第503話_スラン村帰還

 ジョットは先程の内容を契約書としてすぐに書き起こしてくれた。王様とモニカ双方でサインを取り交わし、私とベルクとクラウディアが、立会人としてサインを入れる。

 慰霊碑は完成次第、また連絡してくれるとのことだ。その時は私が責任を持って、スラン村全員を転移魔法でそこへ連れて行くことを約束した。

「……ベルク、クラウディア」

「はい」

 王様は、彼らにも控えの紙を直接渡しながら、二人の名を呼んだ。クラウディアの返事はベルクの声に重なってほとんど聞こえなかった。彼女は憔悴している様子だった。

「俺は、我が身の可愛さに国民を殺した男だ。今の俺に対する嫌悪を、よく覚えておいてくれ。そして……」

 王様は、少し視線を下げる。微かに項垂れたようにも見えた。

「どうか俺のようには、ならないでくれ」

 私とモニカは、彼の情けない懺悔をぼんやりと見つめる。いや、ぼんやりしていたのは私だけだな。モニカはずっと凛としていて、しゃんとしています。

「お父様を、軽蔑します」

 憔悴して声も出せないと思ったクラウディアが、震える声で言った。彼女の目には、涙が浮かんでいた。

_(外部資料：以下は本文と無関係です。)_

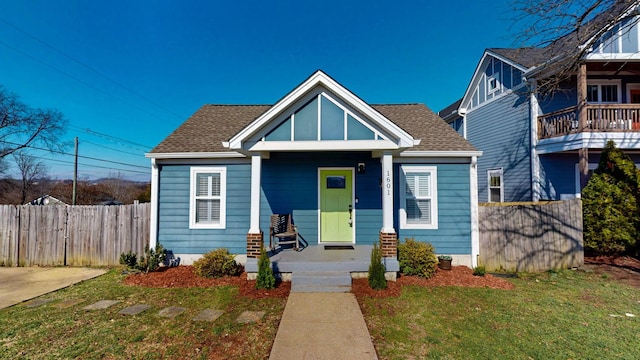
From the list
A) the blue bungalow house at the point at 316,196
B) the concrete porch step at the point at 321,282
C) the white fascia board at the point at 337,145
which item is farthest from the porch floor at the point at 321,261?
the white fascia board at the point at 337,145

「お母様が愛したのは、あなたの、そのようなお姿では無かったはずなのに。……本当に恥ずかしい」

「僕も、父上を目標に努力し続けてきた自分の心が、裏切られた思いです」

 クラウディアは唇を噛み締めて俯き、ベルクは握った拳を震わせながら、王様を睨み付けていた。二人からの容赦のない言葉に、王様は力無く「ああ」と応える。

 まあしかし。

 そっちはそっちで勝手に仲直りしてくれ。せんでもいいが。何にせよ私らがその口論に立ち会う義理は無い。

「ところでさぁ」

 なので会話途中かもしれないが、割り込ませて頂く。彼らは驚いた顔で私を振り返り、そして私のそんな横暴な振る舞いに、隣のモニカは小さく笑ったようだった。

「王妃の今のご容体は?」

 私が先日「王妃を殺すぞ」って散々脅したせいか、王様は私の口から王妃という単語が出てくるだけでやや緊張を見せる。しかし警戒して固まるようなことはせず、速やかにソファに戻って正面に座り直した。

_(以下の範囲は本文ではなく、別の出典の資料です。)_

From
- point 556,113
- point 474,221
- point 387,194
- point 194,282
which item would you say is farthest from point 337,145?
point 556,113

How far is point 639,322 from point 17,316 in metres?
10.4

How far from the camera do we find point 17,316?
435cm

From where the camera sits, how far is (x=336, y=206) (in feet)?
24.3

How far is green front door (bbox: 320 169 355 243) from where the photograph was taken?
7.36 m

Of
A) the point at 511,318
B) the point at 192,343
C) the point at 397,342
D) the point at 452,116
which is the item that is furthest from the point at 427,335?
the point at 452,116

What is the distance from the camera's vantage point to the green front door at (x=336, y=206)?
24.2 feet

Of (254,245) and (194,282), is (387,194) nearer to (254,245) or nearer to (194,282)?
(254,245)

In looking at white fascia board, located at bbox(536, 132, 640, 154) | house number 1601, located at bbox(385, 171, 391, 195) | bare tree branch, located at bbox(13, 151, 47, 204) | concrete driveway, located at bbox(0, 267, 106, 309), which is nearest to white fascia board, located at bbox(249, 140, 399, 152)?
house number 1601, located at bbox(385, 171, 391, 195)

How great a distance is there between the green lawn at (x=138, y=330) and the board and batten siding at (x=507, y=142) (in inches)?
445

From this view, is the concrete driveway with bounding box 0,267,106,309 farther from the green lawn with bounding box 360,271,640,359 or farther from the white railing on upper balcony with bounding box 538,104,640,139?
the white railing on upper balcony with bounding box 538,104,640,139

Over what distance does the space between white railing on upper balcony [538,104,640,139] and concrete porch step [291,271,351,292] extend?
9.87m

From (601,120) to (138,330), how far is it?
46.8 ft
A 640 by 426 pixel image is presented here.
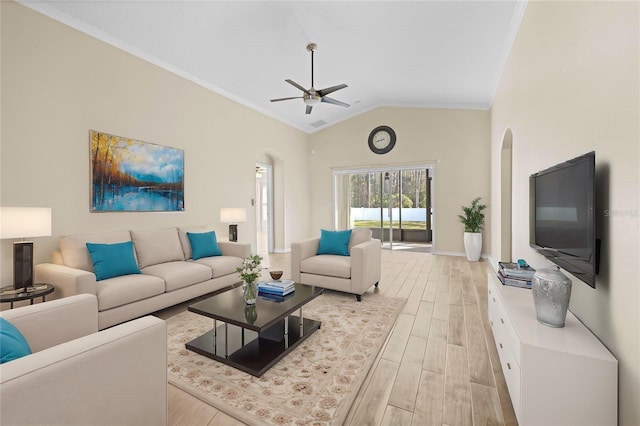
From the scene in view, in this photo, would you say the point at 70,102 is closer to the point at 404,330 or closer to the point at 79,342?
the point at 79,342

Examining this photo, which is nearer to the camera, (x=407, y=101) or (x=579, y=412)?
(x=579, y=412)

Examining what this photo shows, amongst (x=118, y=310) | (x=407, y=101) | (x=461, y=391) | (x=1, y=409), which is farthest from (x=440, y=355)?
(x=407, y=101)

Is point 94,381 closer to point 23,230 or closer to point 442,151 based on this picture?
point 23,230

「厳しい状態が続いています。内臓の機能が衰えていて、食事も満足には取れないとのことで」

 ふうん。私は僅かに残っていた冷めた紅茶を傾けた。そして王様ではなく、モニカの方へちらりと視線を向ける。

「モニカ、念の為に聞くけど」

「はい」

「お友達だっけ?」

「……そう、ですね。今となっては何と呼ぶべきかも難しいところですが、……幸か不幸か、今も王妃殿下に悪感情はございません」

 私は小さく息を吐いて首を捻る。もしもモニカが王妃のことも憎んでいて、苦しんで死んでほしいくらいの想いでいるなら、これは言わなくても良いかと思ったんだけどなぁ。

「君らと違ってさ、私は考え方が根本的に悪党なんだ。だから思うんだけどね」

 その違いが、『発想するかどうか』の境目だと思うんだよね。だけど綺麗な人達は私の言葉の意味も分からない様子で、怪訝な顔をしていた。

「……主治医は誰の紹介で、何処から来たの?」

 静かになった部屋、王様の視線が一度落ち、そして上がった時に、その瞳が恐怖に染まる。

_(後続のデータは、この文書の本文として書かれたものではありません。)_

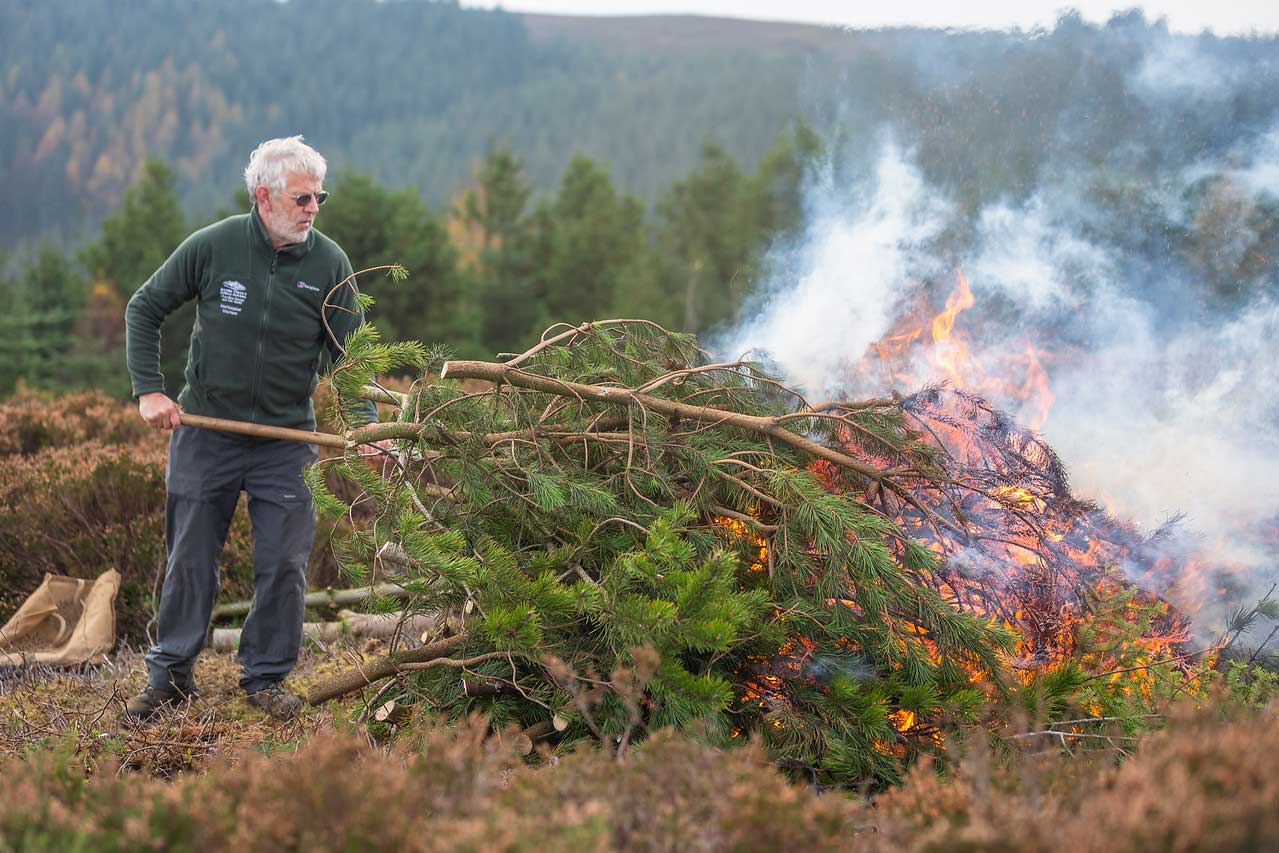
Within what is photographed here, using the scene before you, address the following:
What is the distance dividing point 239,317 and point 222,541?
98 cm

「『誰かさん』にとって、あまりに都合がいいことだと思わない? 王妃が体調を崩して、心労が一因で、刺激しないようにしなきゃいけないなんてさ」

 そもそも王妃が体調を崩すタイミングも、この世界にしては不自然なことに思った。末っ子である二人目の王子が生まれてから、かなり年月が経過した後の、突然の不調だ。心因もあると言われたとのことだけど、その日に至るまでは兆候の欠片もなく健康だったと言う。

 しかもこれといった病気ではなく、流行病でもなく、『病弱』になっている。そのタイミングが、あまりに不自然に思えた。第二王子の産後すぐであればまだ理解は出来るが、それから八年か九年が経過した後ってのはなぁ。まだ当時三十代だったはずの女性だろう。

 後天性の免疫不全でも発症したなら分からなくもないが、それなら逆に、今日まで騙し騙し生きていられた方がおかしなことだ。この世界の医療技術では免疫不全に対する治療などまともに出来るはずがない。だから、そうだとしたらとうに亡くなっている気がする。私には医学的知識が無いから、おかしいと断言はできない。実際にはただ、軽めの免疫不全が発症してしまっただけとか、何か他の病気で、医者が見付けていないだけかもしれないけど。

 どう捉えてみてもやはりが気に掛かって仕方がない。

「一旦、今とは別の医者にも診てもらうことをお勧めするよ。現在の服薬の内容も、全部ね」

 ちょっと間を空けてからそう告げたが、王様達はまだ私が投げ込んだ疑念を受け止め切れていない様子。本日最大の動揺を見せている彼らを横目に、私はモニカの方を向いた。

「もうちょっとこれ見てる?」

 真っ青で汗だくの王族達、珍しくってそれなりにいい眺めだろうと思うんだけど、どうだろう。そんなつもりで聞いた私の考えもちゃんと伝わっているみたいで、モニカは眉を下げ、くすくすと笑う。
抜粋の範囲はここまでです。